Aber auch Wehrmachtssoldaten genießen das ewige Ruherecht, schreibt die Genfer Konvention vor. Dennoch solle der Friedhof nicht der Ehrung, sondern der Mahnung dienen – auch, um nicht versehentlich eine Pilgerstätte für Rechte zu schaffen, wenn er durch die Sanierung mehr in die Öffentlichkeit gerate, mahnt Ortsbürgermeister Michael Becker.

„Wir trauern nicht um die ‚Helden‘, wir trauern um die Menschen, die da ihr Leben verloren haben“, stellt Hans-Joachim Becker klar.
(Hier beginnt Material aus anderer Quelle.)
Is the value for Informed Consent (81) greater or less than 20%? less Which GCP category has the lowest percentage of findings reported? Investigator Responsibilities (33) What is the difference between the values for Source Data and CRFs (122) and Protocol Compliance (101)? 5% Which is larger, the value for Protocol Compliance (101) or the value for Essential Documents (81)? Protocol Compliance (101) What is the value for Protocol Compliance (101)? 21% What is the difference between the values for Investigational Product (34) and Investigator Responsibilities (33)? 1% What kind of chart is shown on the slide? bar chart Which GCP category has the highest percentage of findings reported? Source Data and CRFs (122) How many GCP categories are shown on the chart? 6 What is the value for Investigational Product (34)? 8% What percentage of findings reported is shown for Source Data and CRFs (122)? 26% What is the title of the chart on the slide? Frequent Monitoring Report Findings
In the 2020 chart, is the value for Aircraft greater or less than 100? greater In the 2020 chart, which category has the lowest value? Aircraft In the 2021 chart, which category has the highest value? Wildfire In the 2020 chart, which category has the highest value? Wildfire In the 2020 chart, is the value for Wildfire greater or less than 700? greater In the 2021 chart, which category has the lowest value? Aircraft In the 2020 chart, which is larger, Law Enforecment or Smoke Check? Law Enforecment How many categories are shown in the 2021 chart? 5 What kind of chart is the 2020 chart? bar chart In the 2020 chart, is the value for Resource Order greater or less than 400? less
Der Kreisvorsitzende des Volksbundes Deutsche Kriegsgräberfürsorge sprach sich bei der Besichtigung sowie bei einem Treffen des Landesverbandes am selben Abend für eine neutralere Bezeichnung aus.

Die offizielle Empfehlung lautet: „Kriegsgräberstätte: Soldatenfriedhof Günthersberg“, wie Becker informierte. Der Name des Hügels Günthersberg ist bislang eher unbekannt. Für andere Verschönerungen und Verbesserungen werden noch Wünsche zusammengetragen. Da sollen sich die Bürger einbringen können, „weil wir als Ortschaftsrat das nicht diktatorisch bestimmen wollen“, erklärt Michael Becker.
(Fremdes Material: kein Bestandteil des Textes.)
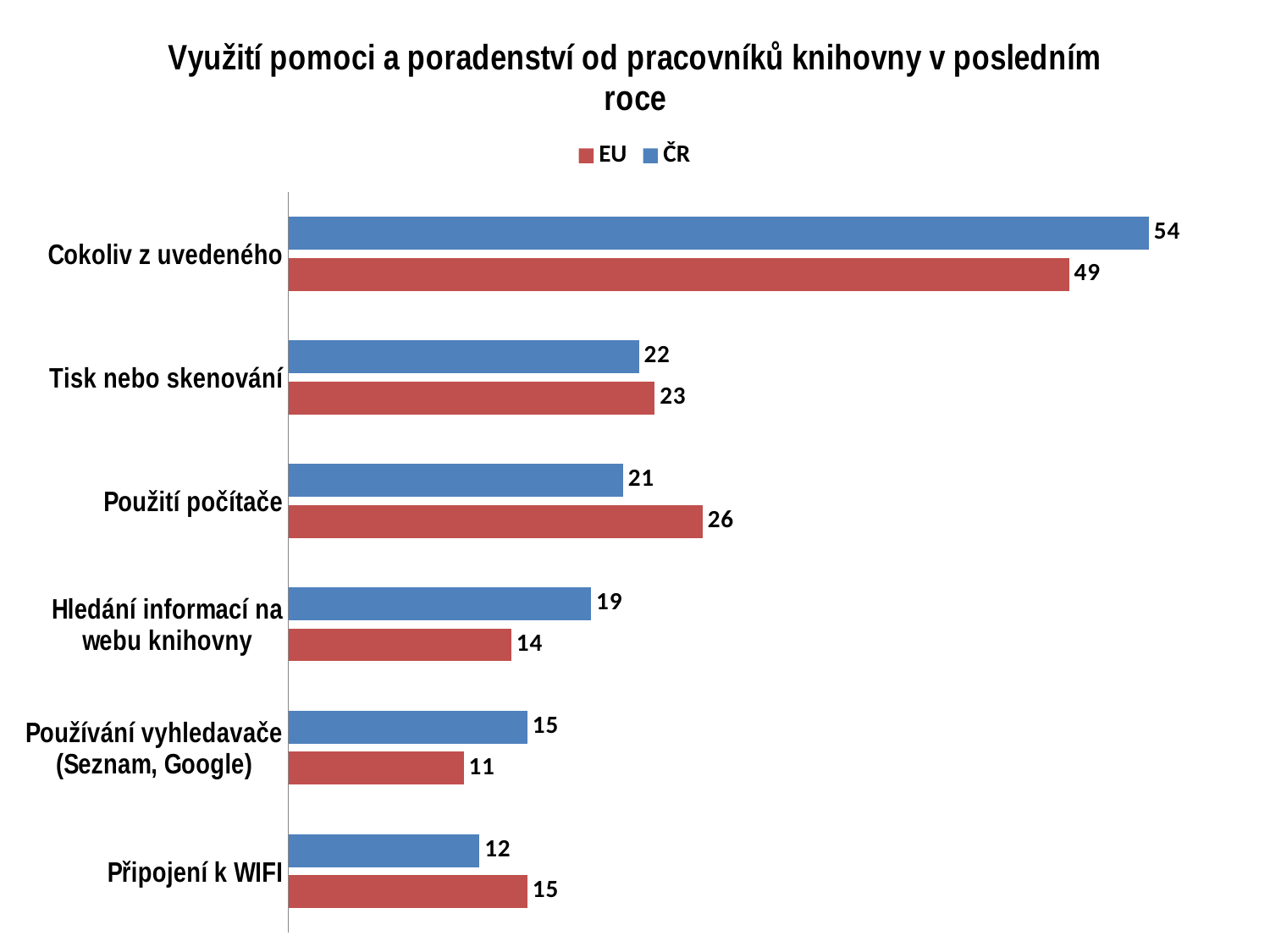
What is the difference between the EU and ČR values for Použití počítače? 5 Which category has the highest ČR value? Cokoliv z uvedeného What kind of chart is shown on the slide? Bar chart What is the difference between the ČR and EU values for Cokoliv z uvedeného? 5 How many categories are shown on the chart? 6 Which is larger for Hledání informací na webu knihovny, the ČR value or the EU value? ČR Which category has the lowest EU value? Používání vyhledavače (Seznam, Google) Which colour represents the EU series? Red What is the EU value for Použití počítače? 26 What is the ČR value for Cokoliv z uvedeného? 54 How many series does the legend list? 2 What is the EU value for Připojení k WIFI? 15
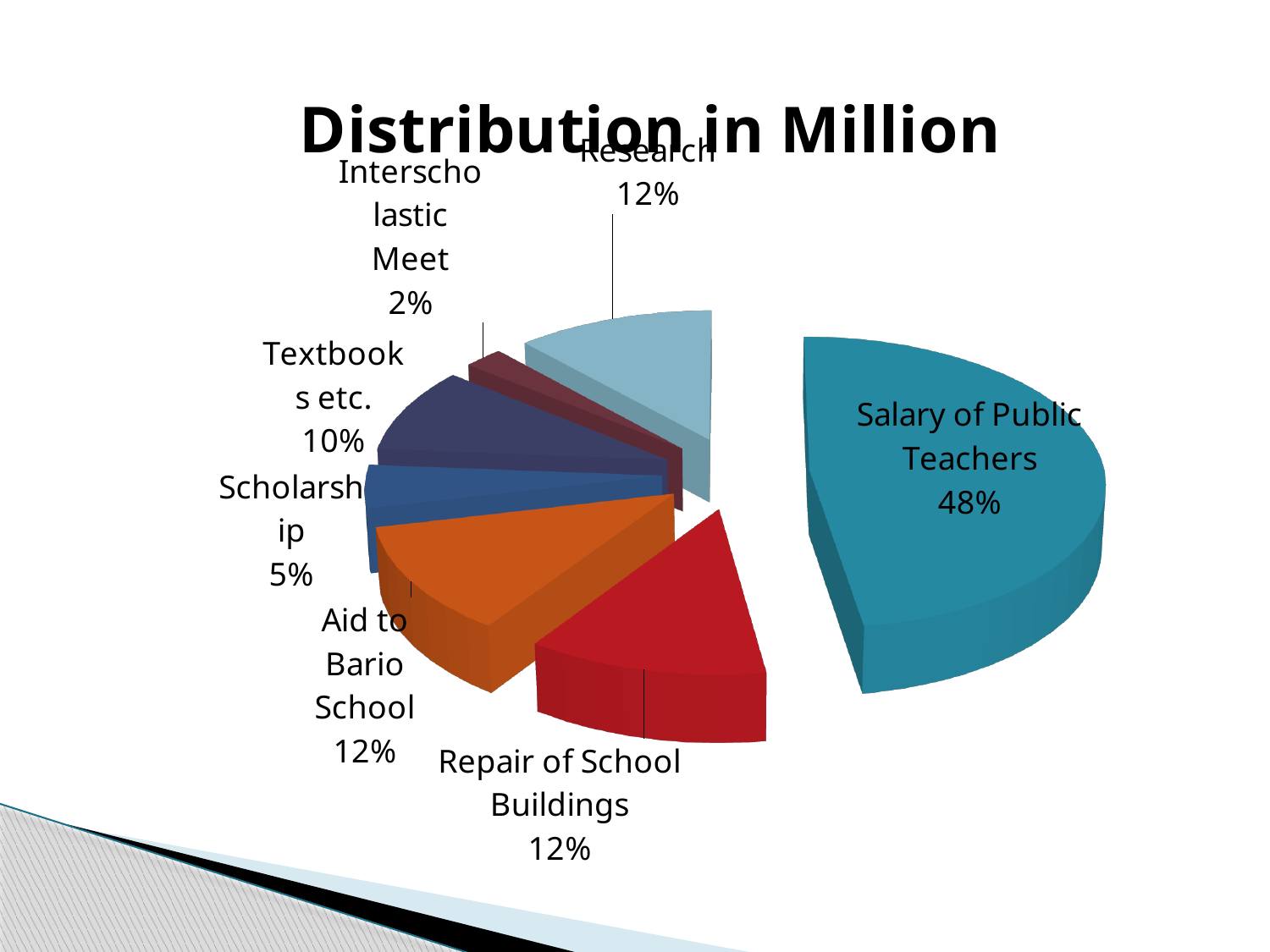
What is the title of the chart? Distribution in Million What share of the pie is Interscholastic Meet? 2% What kind of chart is shown on the slide? Pie chart Which category has the largest slice of the pie? Salary of Public Teachers What is the difference in percentage points between Salary of Public Teachers and Research? 36 Which category has the smallest slice of the pie? Interscholastic Meet What share of the pie is Salary of Public Teachers? 48% How many slices does the pie chart have? 7 What share of the pie is Textbooks etc.? 10% Which is larger, the share for Textbooks etc. or the share for Scholarship? Textbooks etc.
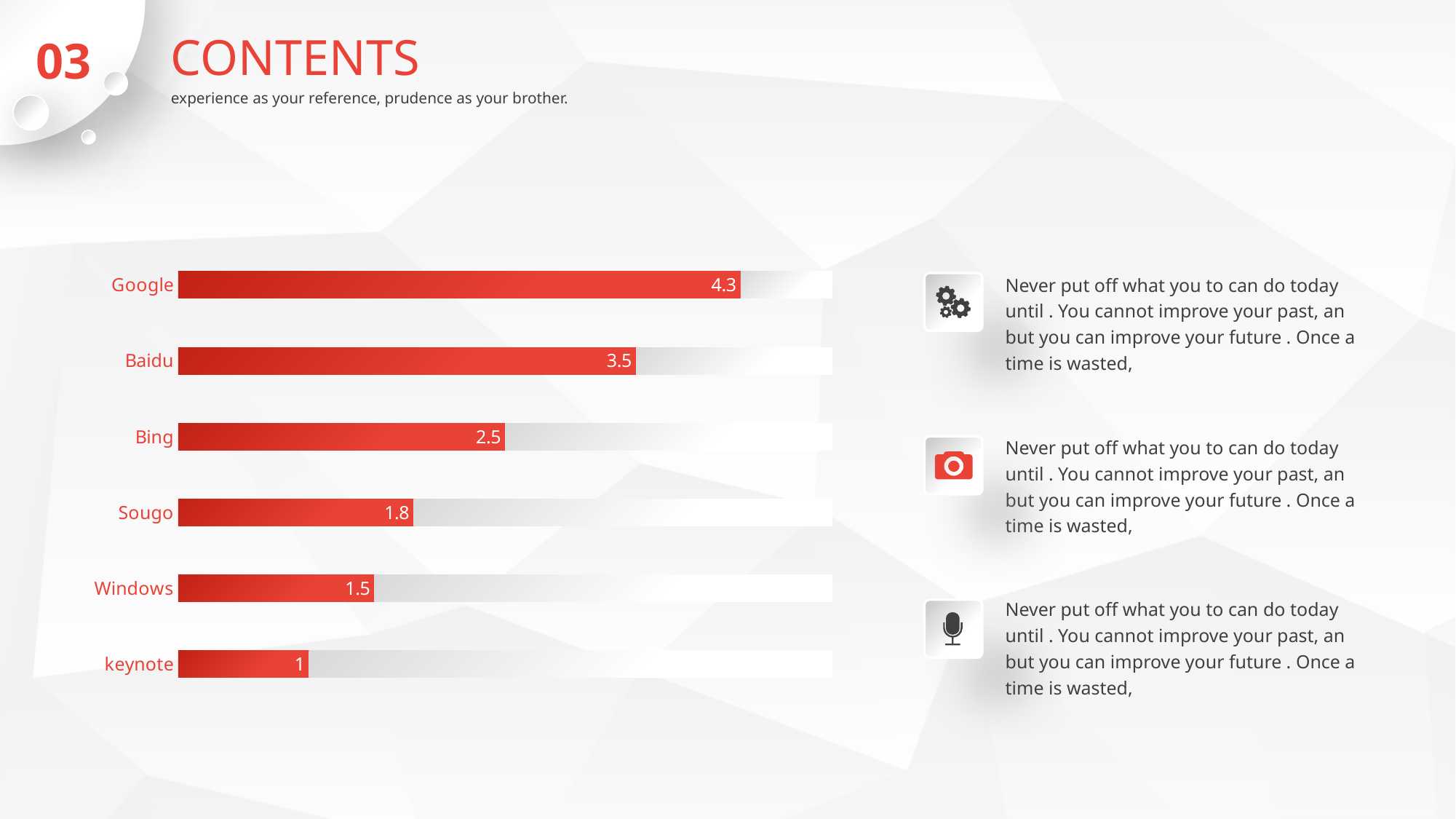
What is the value for Baidu? 3.5 What kind of chart is shown on the slide? Bar chart What is the value for Google? 4.3 Which category has the lowest value? keynote What is the value for Sougo? 1.8 What is the value for keynote? 1 What is the value for Bing? 2.5 Which category has the highest value? Google What is the difference between the values for Sougo and Windows? 0.3 What is the difference between the values for Google and Baidu? 0.8 How many categories are shown in the chart? 6 Which is larger, the value for Bing or the value for Windows? Bing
Einer der Wünsche: eine Infotafel. Bis jetzt sind nämlich nur Namen und Todestag der Soldaten auf dem Friedhof festgehalten. Mit der Tafel wäre er leichter auffindbar und informativer – zeigt etwa, wie jung manche der Männer waren.

Der Jüngste von ihnen war gerade mal 17 Jahre alt, der Älteste 39. Dies ermittelte der Lehrer Wilhelm Könecke (†), Chronist in Wiepke. Seine Chronik, die mit den Worten „Das durfte niemals geschehen!“ beginnt, hält unter anderem auch den Verlauf des Gefechts, die Suche nach den Toten und die Briefe fest, die er an ihre Angehörigen schrieb.

Die Vorschläge müssen noch in einem Konzept gesammelt werden, das Birgit Matthies aus der Stadtverwaltung an die zuständigen Ämter weiterleitet. Andere Wünsche sehen zum Beispiel eine neue Umzäunung aus Feldsteinen oder Ketten sowie einen Wasserwagen vor, um die Pflege zu erleichtern.

Wer sich um diese kümmert, soll dagegen schon zeitnah feststehen. Die Wiepker Feuerwehr unter der Leitung von Uwe Schlonsack wird einen Pflegevertrag abschließen, durch den sie unter die Verantwortung der Jugendfeuerwehr fällt.